TEXT EXCERPT:
▼▼▼

Link: https://lkml.kernel.org/r/20260114205305.2869796-2-bingjiao@google.com
Fixes: 7d709f49babc ("vmscan,cgroup: apply mems_effective to reclaim")
Signed-off-by: Bing Jiao <bingjiao@google.com>
Cc: Axel Rasmussen <axelrasmussen@google.com>
Cc: David Hildenbrand <david@kernel.org>
Cc: Gregory Price <gourry@gourry.net>
Cc: Johannes Weiner <hannes@cmpxchg.org>
Cc: Joshua Hahn <joshua.hahnjy@gmail.com>
Cc: Liam Howlett <liam.howlett@oracle.com>
Cc: Lorenzo Stoakes <lorenzo.stoakes@oracle.com>
Cc: Michal Hocko <mhocko@suse.com>
Cc: Mike Rapoport <rppt@kernel.org>
Cc: Muchun Song <muchun.song@linux.dev>
Cc: Qi Zheng <zhengqi.arch@bytedance.com>
Cc: Roman Gushchin <roman.gushchin@linux.dev>
Cc: Shakeel Butt <shakeel.butt@linux.dev>
Cc: Suren Baghdasaryan <surenb@google.com>
Cc: Tejun Heo <tj@kernel.org>
Cc: Vlastimil Babka <vbabka@suse.cz>
Cc: Waiman Long <longman@redhat.com>
Cc: Wei Xu <weixugc@google.com>
Cc: Yuanchu Xie <yuanchu@google.com>
Cc: <stable@vger.kernel.org>
Signed-off-by: Andrew Morton <akpm@linux-foundation.org>
---
include/linux/cpuset.h | 6 +--
include/linux/memcontrol.h | 6 +--
kernel/cgroup/cpuset.c | 54 +++++++++++++++++++++++------------
mm/memcontrol.c | 16 +++++++++-
mm/vmscan.c | 34 ++++++++++++++--------
5 files changed, 78 insertions(+), 38 deletions(-)
--- a/include/linux/cpuset.h~mm-vmscan-fix-demotion-targets-checks-in-reclaim-demotion
+++ a/include/linux/cpuset.h
@@ -174,7 +174,7 @@ static inline void set_mems_allowed(node
task_unlock(current);
}
-extern bool cpuset_node_allowed(struct cgroup *cgroup, int nid);
+extern void cpuset_nodes_allowed(struct cgroup *cgroup, nodemask_t *mask);
#else /* !CONFIG_CPUSETS */
static inline bool cpusets_enabled(void) { return false; }
@@ -301,9 +301,9 @@ static inline bool read_mems_allowed_ret
return false;
}
-static inline bool cpuset_node_allowed(struct cgroup *cgroup, int nid)

▲▲▲

DATA BLOCK:
▼▼▼

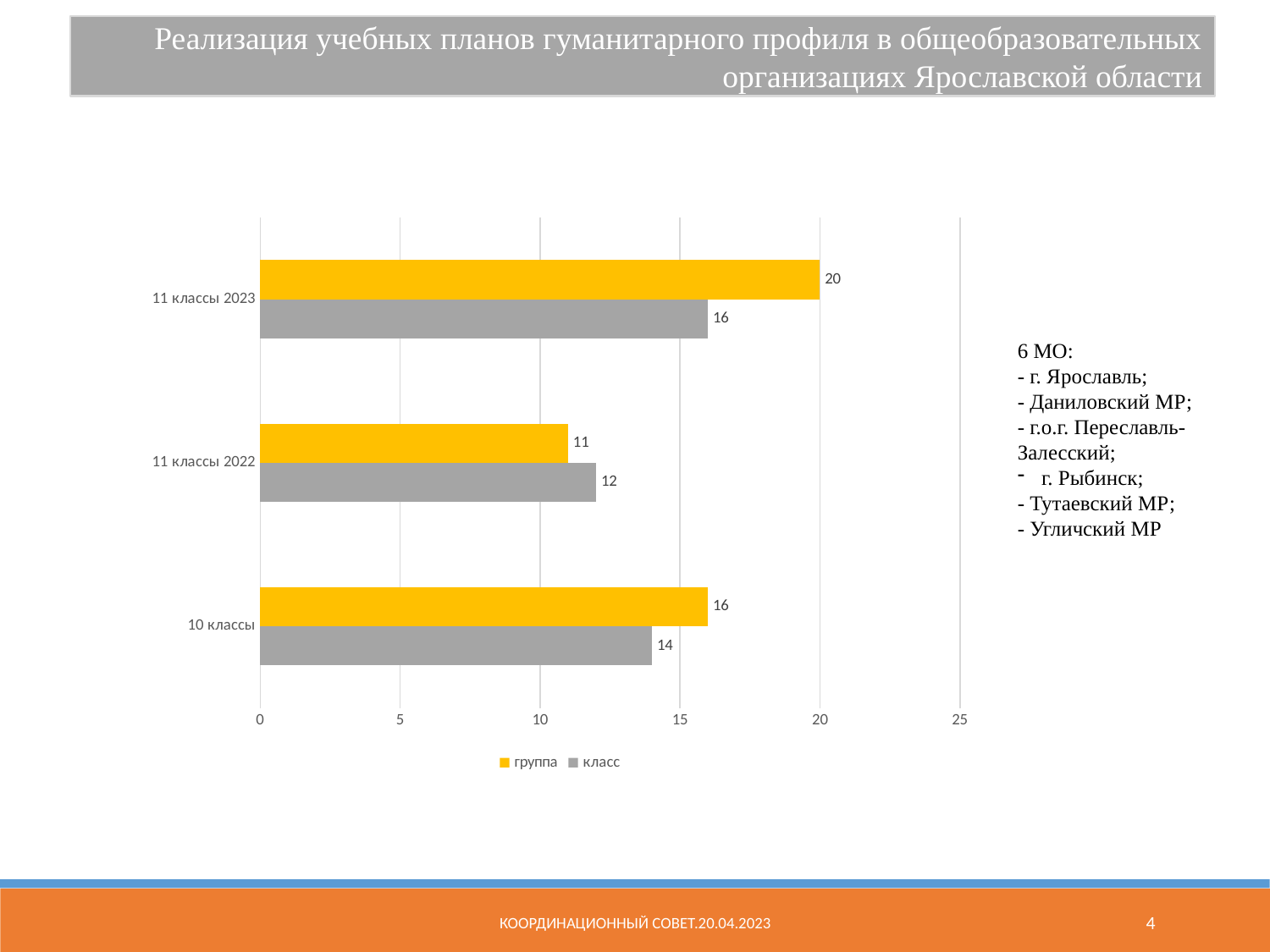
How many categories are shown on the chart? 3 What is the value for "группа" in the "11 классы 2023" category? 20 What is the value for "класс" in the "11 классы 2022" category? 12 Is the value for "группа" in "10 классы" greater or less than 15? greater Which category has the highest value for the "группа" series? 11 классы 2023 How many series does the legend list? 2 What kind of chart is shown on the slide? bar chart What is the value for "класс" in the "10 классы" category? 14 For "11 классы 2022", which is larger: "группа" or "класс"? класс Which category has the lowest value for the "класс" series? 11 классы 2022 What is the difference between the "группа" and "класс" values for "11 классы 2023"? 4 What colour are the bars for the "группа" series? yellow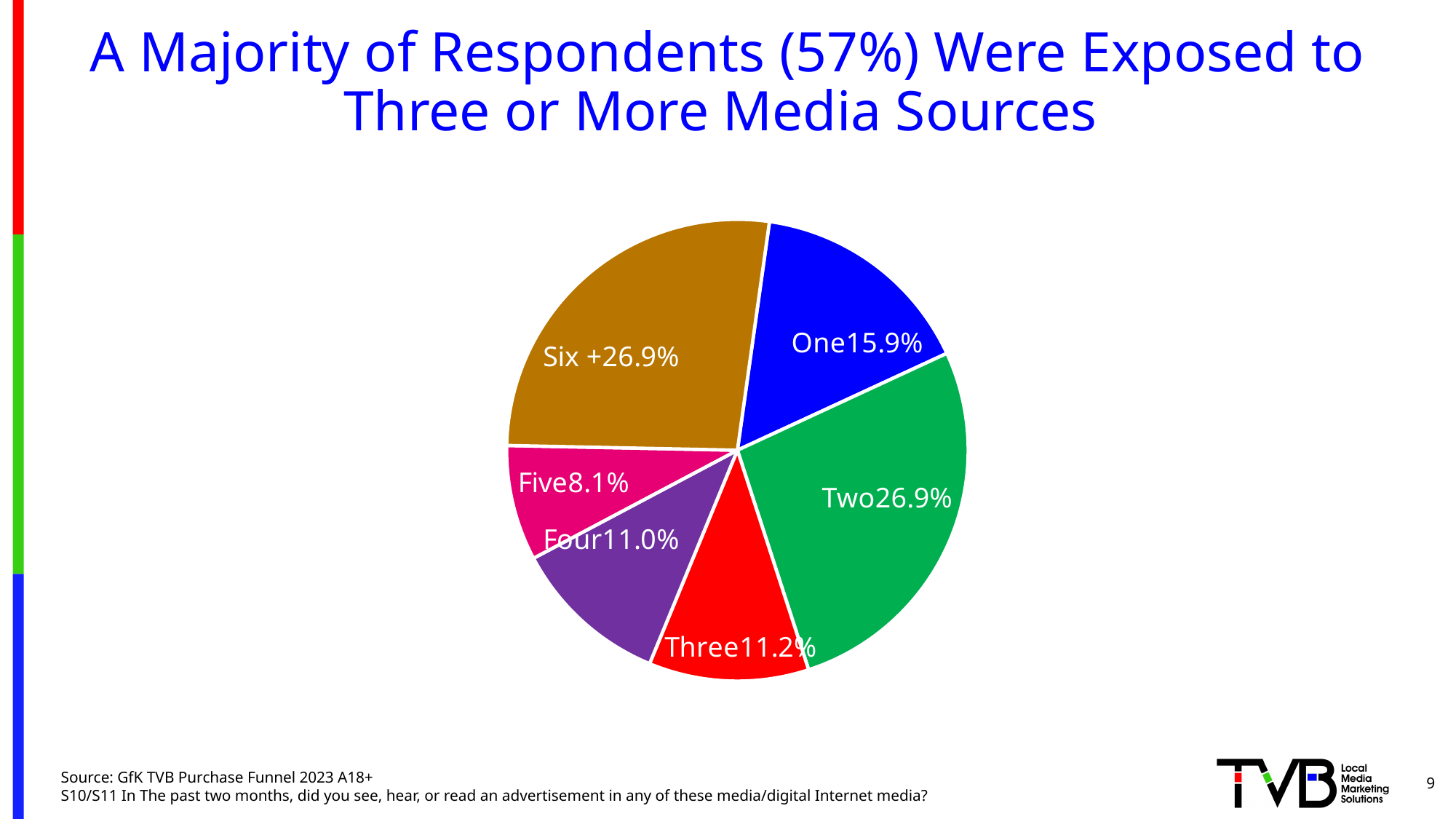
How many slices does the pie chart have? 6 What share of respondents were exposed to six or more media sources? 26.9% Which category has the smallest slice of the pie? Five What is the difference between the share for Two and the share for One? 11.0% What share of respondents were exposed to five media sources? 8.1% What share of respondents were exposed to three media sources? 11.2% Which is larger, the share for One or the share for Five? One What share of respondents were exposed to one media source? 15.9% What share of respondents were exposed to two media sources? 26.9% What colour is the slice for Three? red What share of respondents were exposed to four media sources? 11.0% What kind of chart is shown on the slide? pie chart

▲▲▲

JOB 1: According to the kernel patch excerpt, how many files were changed, and how many insertions and deletions were made?
JOB 2:
Say whether each statement agrees with the kernel patch excerpt, and quote the words that decide it.
(a) The patch fixes commit 7d709f49babc.
(b) The file mm/vmscan.c has 34 changed lines.
(c) The new declaration of cpuset_nodes_allowed returns a bool.

TASK ANSWER 1: 5 files were changed, with 78 insertions and 38 deletions.

TASK ANSWER 2:
(a) Yes: "Fixes: 7d709f49babc"
(b) Yes: "mm/vmscan.c | 34"
(c) No: "extern void cpuset_nodes_allowed(struct cgroup *cgroup, nodemask_t *mask);"